**Short problem A:** Retype the chicken salad recipe word for word, from "Make It Your" to "snap peas, etc.", inclusive.

**Source text:**
Prep Time 15 minutes
Total Time 15 minutes
Servings 4

Ingredients
 

Chicken Salad

  • 3 cups cooked shredded chicken
  • 15 oz can black beans drained and rinsed
  • 1 cup diced bell pepper color of choice
  • ½ cup corn kernels
  • 2 tablespoons diced red onion
  • 2 tablespoons diced pickled jalapeños optional

Lime Cilantro Dressing

  • ½ cup mayonnaise
  • ¼ cup unsweetened plain greek style yogurt I love Cocojune
  • zest of 1 lime
  • 2 tablespoons fresh lime juice
  • 1 tablespoon cilantro minced, plus more for garnish
  • kosher salt to taste
  • freshly ground black pepper to taste

Serving

  • corn tostada shells
  • diced avocado

Instructions

  • Make salad. In a large bowl, combine shredded chicken, black beans, bell pepper, corn, red onion, and jalapeños (if using).
  • Make dressing. In a small bowl, whisk together the dressing ingredients until smooth. Season to taste with kosher salt, freshly ground black pepper, or more lime juice as needed.
  • Combine. Pour the dressing over the chicken mixture and toss until well combined.
  • Assemble. Place tostada shell on a plate. Spoon some of the chicken mixture onto it, followed by a sprinkle of diced avocado and minced cilantro. Enjoy!

Notes

See the blog post for helpful tips, storage, and recipe FAQs.

Make It Your Way: Substitutions & Variations

No black beans? – use pinto beans.
No red onion? – use shallot or omit.
No yogurt? – you can also use sour cream.
Make it lighter – use all yogurt instead of mayo.
Don’t like cilantro? – leave it out.
Use other crunchy vegetables – such as jicama, celery, carrot, radish, sugar snap peas, etc.

**Short problem B:** Convert the records below into a JSON list of strings, one string per line and no blank lines.

**Data shown:**

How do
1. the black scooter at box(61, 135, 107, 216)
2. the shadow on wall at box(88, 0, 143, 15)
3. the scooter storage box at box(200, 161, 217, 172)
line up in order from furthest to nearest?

**Task answer A:**
Make It Your Way: Substitutions & Variations

No black beans? – use pinto beans.
No red onion? – use shallot or omit.
No yogurt? – you can also use sour cream.
Make it lighter – use all yogurt instead of mayo.
Don’t like cilantro? – leave it out.
Use other crunchy vegetables – such as jicama, celery, carrot, radish, sugar snap peas, etc.

**Task answer B:**
[
  "How do",
  "1. the black scooter at box(61, 135, 107, 216)",
  "2. the shadow on wall at box(88, 0, 143, 15)",
  "3. the scooter storage box at box(200, 161, 217, 172)",
  "line up in order from furthest to nearest?"
]